» What the exercise asks
Print out the full material below, exact in every line, with no images included.

» Exercise data
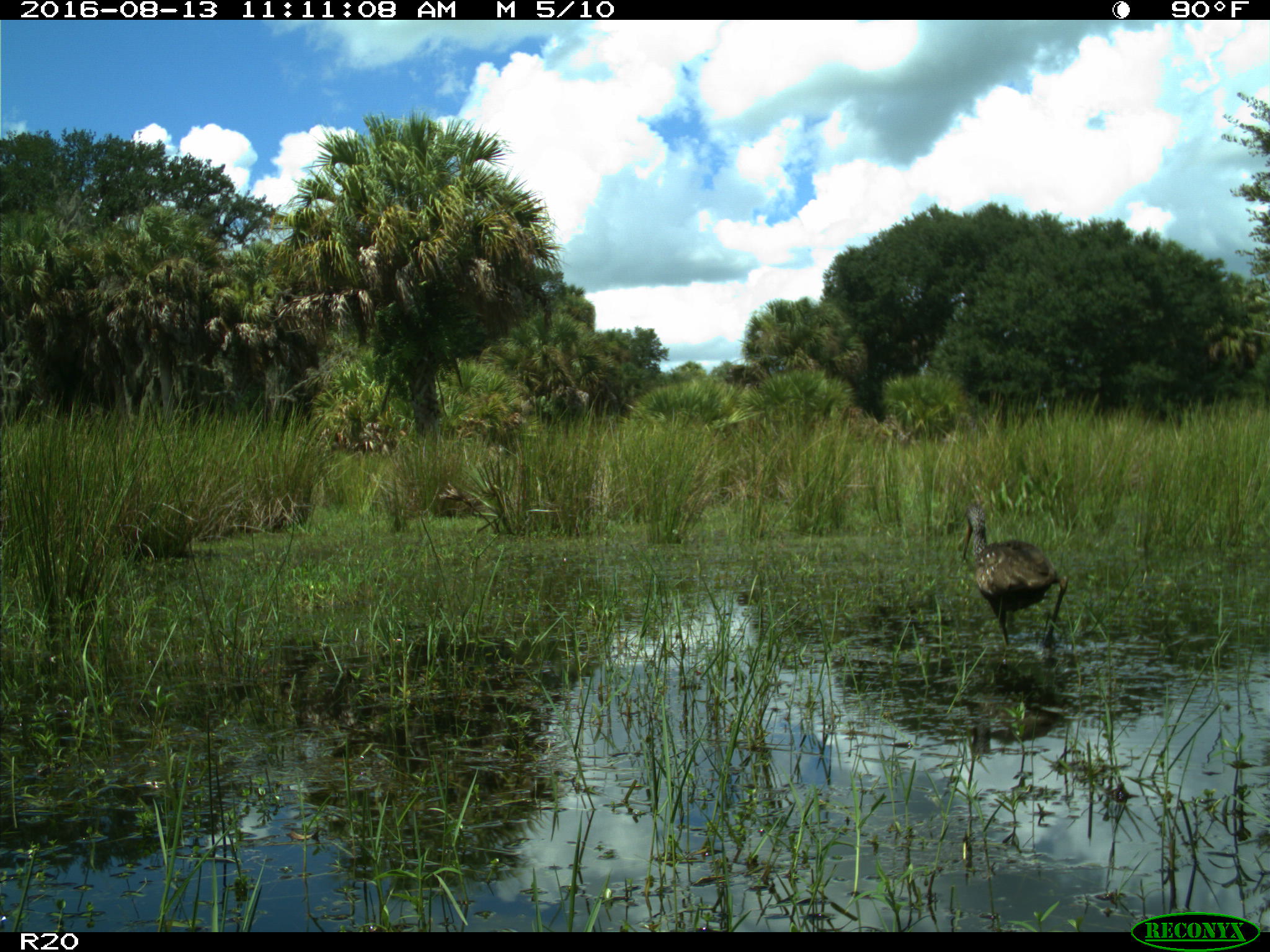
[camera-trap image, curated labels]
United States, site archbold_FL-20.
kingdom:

» Result for this exercise
[camera-trap image, curated labels]
United States, site archbold_FL-20.
kingdom:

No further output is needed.